Manchmal muss man einfach mutig voranschreiten – auch wenn der Weg alles andere als komfortabel ist. Genau das tut nun das Bundesverkehrsministerium und lockt mit bis zu 14 Millionen Euro an Förderung für Projekte, die Binnenschiffe emissionsfrei aufs Wasser bringen. Klingt nach viel Geld – und irgendwie ist es das auch, zumindest wenn man bedenkt, was in deutschen Häfen und auf Wasserstraßen in Sachen Transformation sonst so tropfenweise passiert. Diese Förderung ordnet sich ein in die zweite Förderlinie, ziemlich trocken genannt: „Regionale Verlagerung von ÖPNV und Wirtschaftsverkehr“ im Programm „Grüne Binnenschifffahrt“. Im Kern geht es aber um nicht weniger, als neuen Schwung in betagte Wasserwege zu bringen. Einmal Elektrifizierung, bitte, oder auch gleich Wasserstoff!
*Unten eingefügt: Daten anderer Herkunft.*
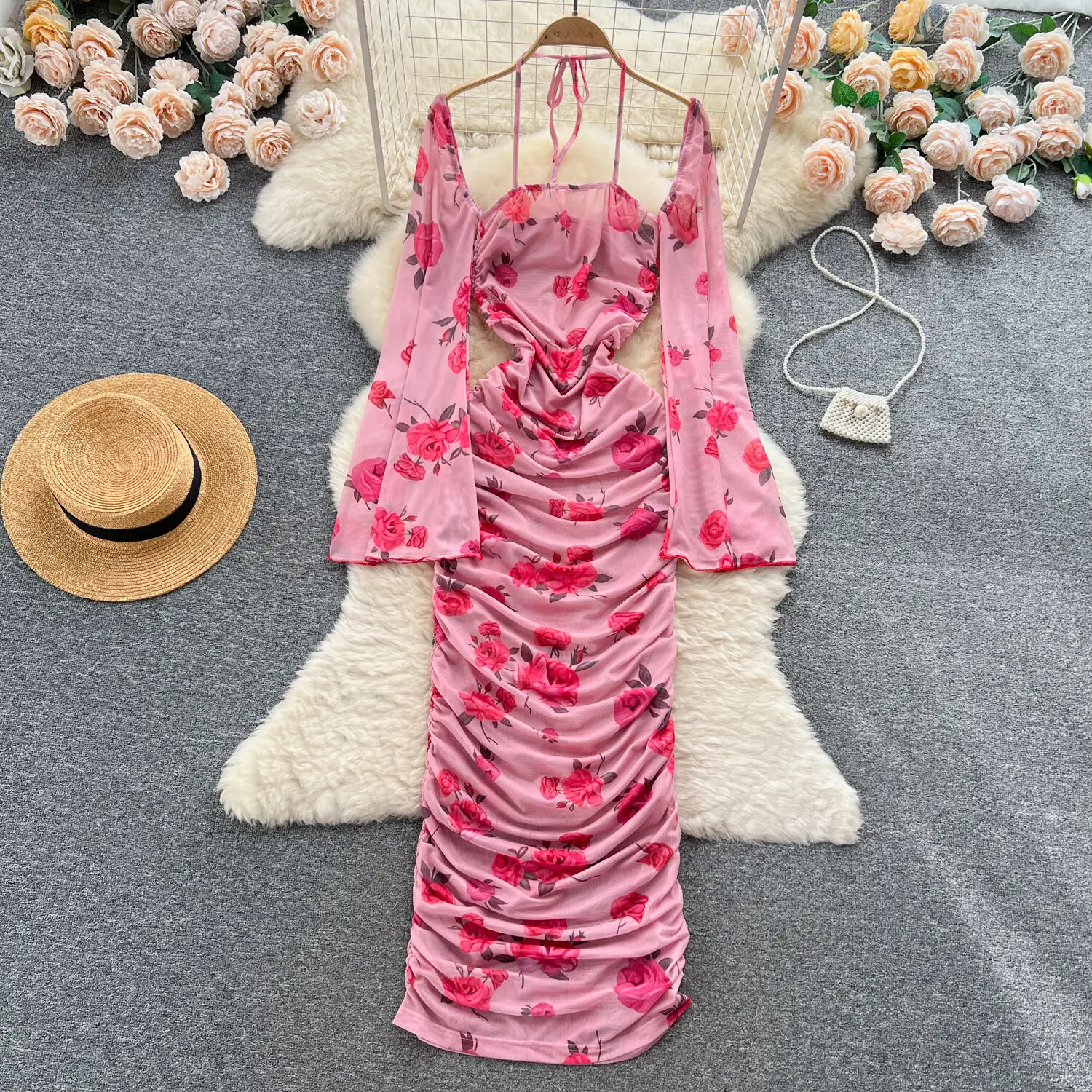 

Женское элегантное плиссированное платье с длинным рукавом и принтом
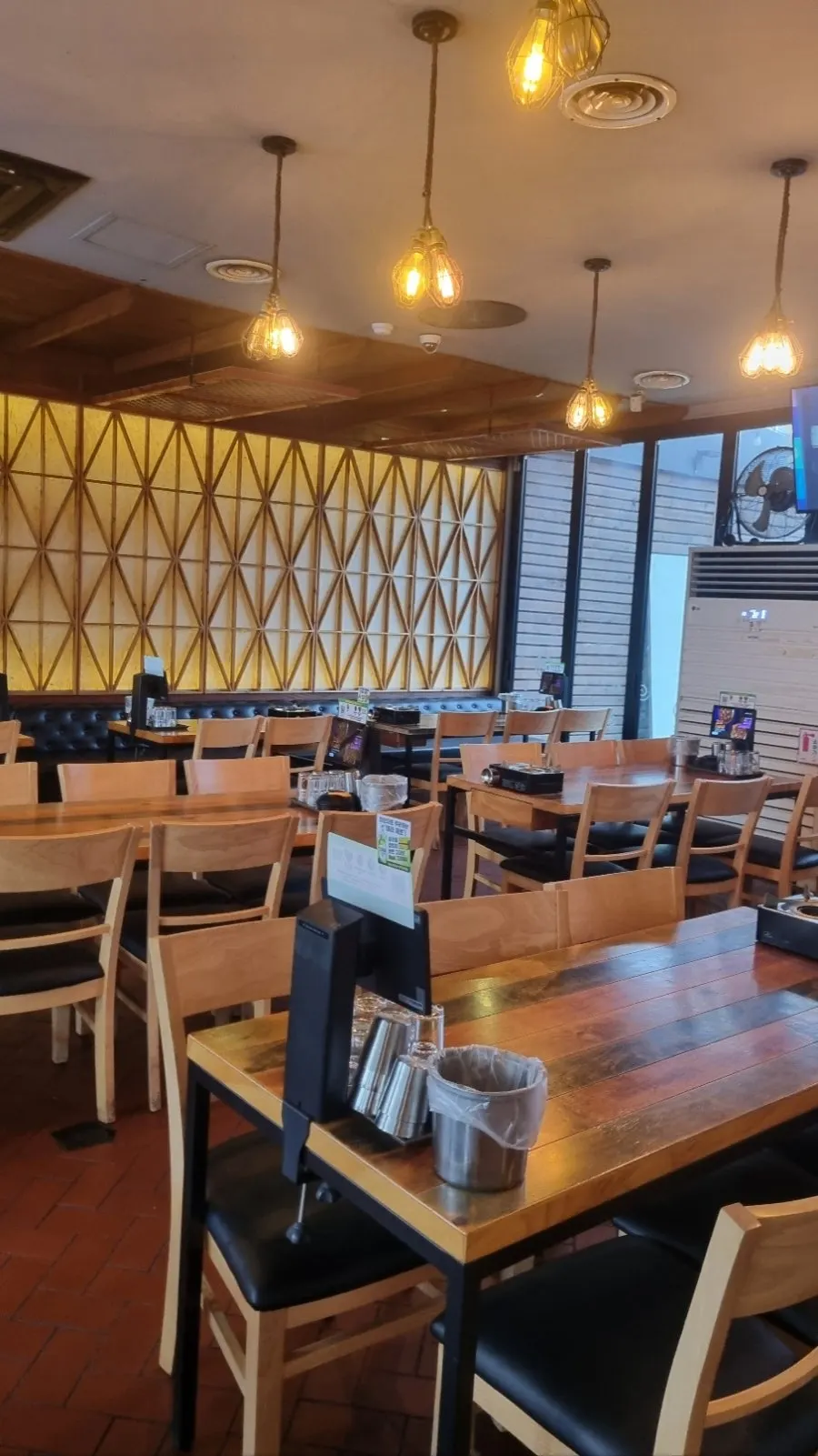 Seating area with soft lighting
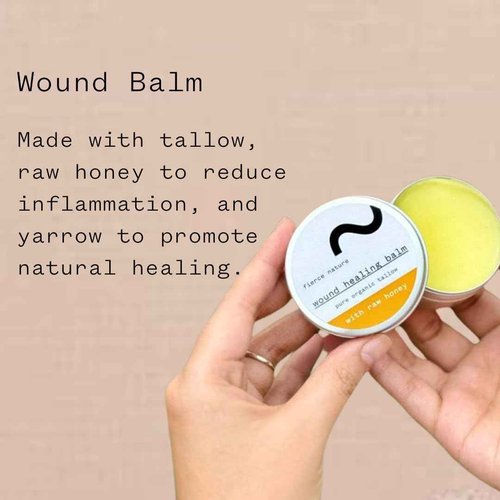 Fierce Nature Organic Skin Healing Balm – Tallow, Beeswax, Olive Oil & Ossa Raw Honey – Infused with Natural Herbs – Gentle, Effective Relief for Minor Wounds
Spannend: Die Hilfen beschränken sich nicht auf nagelneue Schiffe – auch bestehende Kähne dürfen eine Frischzellenkur beantragen, sofern sie künftig emissionsfrei durchs Revier tuckern. Infrastruktur, also etwa Ladesäulen oder Wasserstofftankstellen in Häfen, wird ebenfalls gefördert. Eigentlich ganz logisch. Ein bisschen wie E-Bikes, nur mit mehr Wellenschlag. Anträge? Ja, das Prozedere kommt einem bürokratischen Hindernislauf gleich, denn erst ab September 2026 ist das Einreichen möglich, Stichtag ist der 19. Oktober desselben Jahres. Zugelassen sind Kommunen, Unternehmen und eigentlich alle, die in Deutschlands Wirtschaft auf Wasser setzen. Hätte ich ein Frachtschiff, ich wüsste, was ich täte. Nebenbei bemerkt: Wer von alternativen Antrieben schwärmt, stößt spätestens im Hafen auf ganz eigene Probleme. Aber es ist ein Anfang, und vielleicht, vielleicht setzt das ein paar steife Verhältnisse in Bewegung.
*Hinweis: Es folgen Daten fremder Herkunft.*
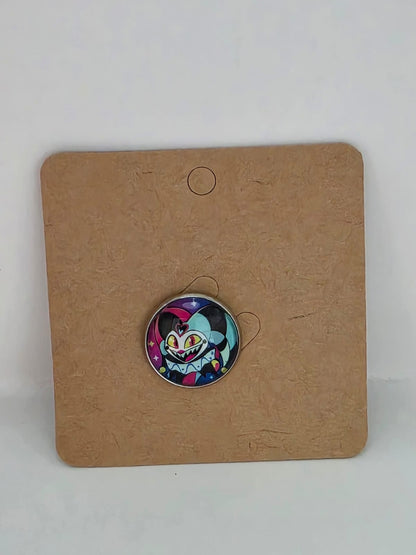 Helluva Boss Inspired Fizzarolli 20mm Stainless Steel Glass Cabochon Pin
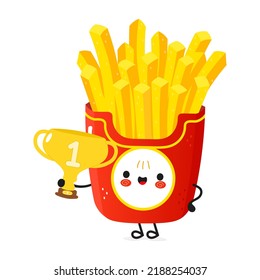 Cute y divertida papa frita sostiene una copa de trofeo de oro. Caricatura dibujada a mano del vector icono de ilustración del personaje kawaii. Aislado sobre fondo blanco. Feliz patatas fritas con copa de trofeo ganador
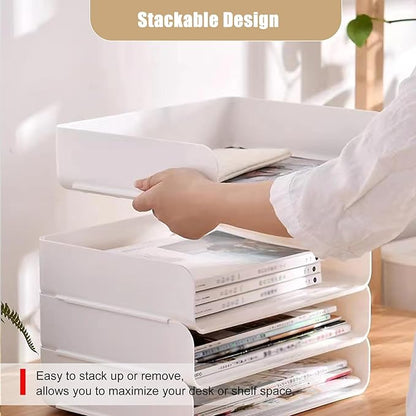 4 Tier Desk Organizer, Stackable Paper Tray Organizer - Image 3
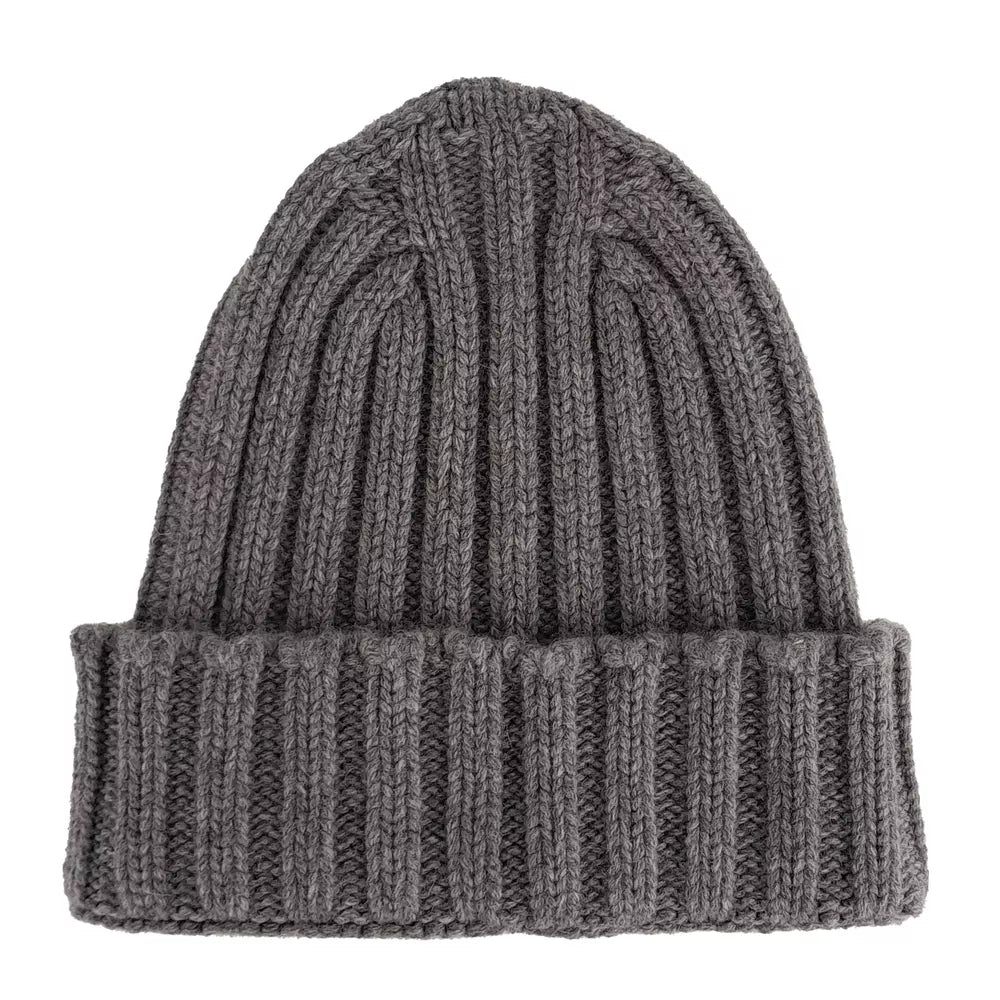 Elegant Gray Cashmere Hat with Ribbed Seam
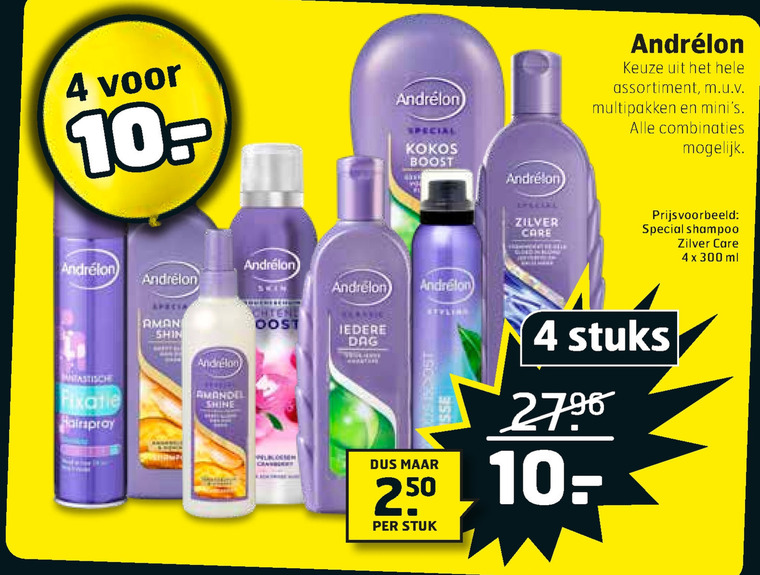 Andrelon   shampoo, haarverzorging folder aanbieding bij  Trekpleister - details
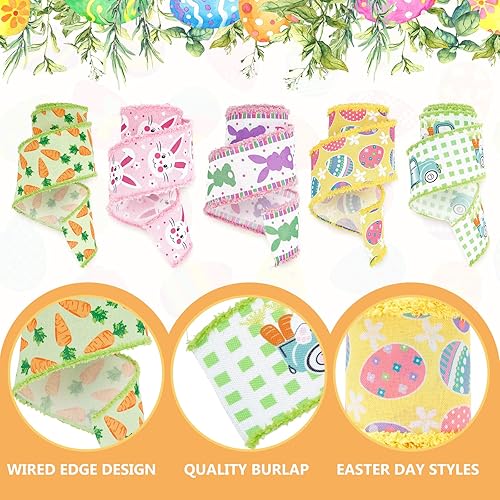 Miniatura 3 de Whaline Cinta de Pascua con borde con alambre de 30 yardas, rosa, verde, amarillo, poliéster, 2.5 pulgadas x 6 yardas cada uno, 5 rollos, Pascua,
Die Investition des Bundesverkehrsministeriums soll der schlingernden deutschen Binnenschifffahrt frischen Wind verleihen und umweltfreundlich neu ausrichten. Besonders auffällig ist, dass nicht nur der Schiffsantrieb, sondern auch die dringend benötigte Infrastruktur im Fokus steht – also ein Wandel, der nicht beim einzelnen Boot stehen bleibt. Aktuell wird im ganzen europäischen Kontext über die klimafreundliche Transformation der Binnenschifffahrt diskutiert, insbesondere mit Blick auf die zunehmende Notwendigkeit, Straßengüterverkehr auf alternative Wege wie Flüsse und Kanäle zu verlagern. Laut Medienberichten sollen somit nicht nur CO2-Emissionen massiv gesenkt, sondern perspektivisch auch neue Jobs im Bereich innovative Mobilität und Technik geschaffen werden. Im internationalen Vergleich hinkt Deutschland bislang deutlich hinter den Niederlanden oder Frankreich her, wenn es um Null-Emissions-Flotten geht – das Förderprogramm könnte das ändern.